WHAT TO WORK ON:
Quote all of the material below verbatim, leaving out the pictures.

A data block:

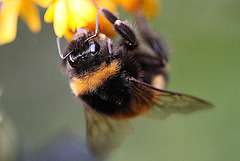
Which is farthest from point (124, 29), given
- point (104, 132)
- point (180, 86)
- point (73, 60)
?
point (180, 86)

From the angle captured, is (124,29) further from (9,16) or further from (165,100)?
(9,16)

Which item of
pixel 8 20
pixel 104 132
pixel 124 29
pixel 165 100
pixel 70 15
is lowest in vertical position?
pixel 165 100

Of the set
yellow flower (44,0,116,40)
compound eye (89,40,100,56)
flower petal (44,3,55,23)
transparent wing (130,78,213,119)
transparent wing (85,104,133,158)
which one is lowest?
transparent wing (130,78,213,119)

SOLUTION TO THE PROBLEM:
Which is farthest from point (124, 29), given
- point (104, 132)
- point (180, 86)
- point (73, 60)
?
point (180, 86)

From the angle captured, is (124,29) further from (9,16) or further from (165,100)?
(9,16)

Which item of
pixel 8 20
pixel 104 132
pixel 124 29
pixel 165 100
pixel 70 15
is lowest in vertical position?
pixel 165 100

Of the set
yellow flower (44,0,116,40)
compound eye (89,40,100,56)
flower petal (44,3,55,23)
transparent wing (130,78,213,119)
transparent wing (85,104,133,158)
which one is lowest?
transparent wing (130,78,213,119)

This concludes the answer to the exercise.